CString getSignature();
int getVersion();
...
protected:
static const CString Signature;
static const int Version;
};
The object's version is declared in Foo.cpp.
const CString CFoo::Signature = "FooObject";
const int CFoo::Version = 1;
Next, we modify the serialize()
method to serialize the version after serializing the signature, and before serializing the object's data members. If a newer version is encountered, we're attempting to read an unsupported version of the object. In this case, we simply return the status UNSUPPORTED_VERSION
.
int CFoo::serialize
(CArchive* pArchive)
{
int nStatus = SUCCESS;
bool bSignatureRead = false;
bool bVersionRead = false;
ASSERT (pArchive != NULL);
TRY
{
if (pArchive->IsStoring()) {
(*pArchive) << getSignature();
(*pArchive) << getVersion();
(*pArchive) << m_strName;
(*pArchive) << m_nId;
}
else {
CString strSignature;
(*pArchive) >> strSignature;
bSignatureRead = true;
if (strSignature.Compare (getSignature()) != 0) {
return (INVALID_DATAFILE);
}
int nVersion;
(*pArchive) >> nVersion;
bVersionRead = true;
if (nVersion > getVersion()) {
return (UNSUPPORTED_VERSION);
}
(*pArchive) >> m_strName;
(*pArchive) >> m_nId;
}
}
CATCH_ALL (pException)
{
nStatus = bSignatureRead && bVersionRead ? ERROR : INVALID_DATAFILE;
}
END_CATCH_ALL
return (nStatus);
}
Version 1 of our CFoo
contained 2 data members - a CString
(m_strName
) and an int
(m_nId
). If we add a third member (e.g.: int
m_nDept
) in version 2, we need to decide what m_nDept
should be initialized to when reading an older version of the object. In this example, we'll initialize m_nDept
to -1
implying that the employee's department code is "Unknown
".
class CFoo
{
...
public:
CString m_strName;
int m_nId;
int m_nDept;
};
We also need to increase the object's version number in Foo.cpp to 2
.
const int CFoo::Version = 2;
Finally, we modify the part of serialize()

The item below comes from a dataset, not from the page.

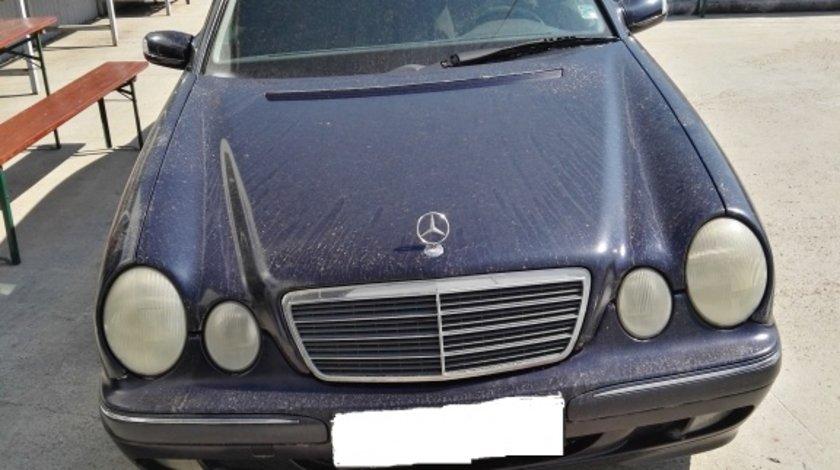 Dezmembrez Mercedes E Class w210 2.2 cdi 2001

that reads the object so that m_nDept
is initialized to -1
if we're reading an older version of the datafile. Note that the file is always saved as the latest version.
int CFoo::serialize
(CArchive* pArchive)
{
...
ASSERT (pArchive != NULL);
TRY
{
if (pArchive->IsStoring()) {
...
(*pArchive) << m_strName;
(*pArchive) << m_nId;
(*pArchive) << m_nDept;
}
else {
...
(*pArchive) >> m_strName;
(*pArchive) >> m_nId;
if (nVersion >= 2) {
(*pArchive) >> m_nDept;
}
else {
m_nDept = -1;
}
}
}
CATCH_ALL (pException)
{
nStatus = bSignatureRead && bVersionRead ? ERROR : INVALID_DATAFILE;
}
END_CATCH_ALL
return (nStatus);
}
Conclusion
So far, we've dealt with providing robust support for serializing simple objects - i.e., those that contain readily serializable data types. In Part 3, we'll see how to serialize any kind of object.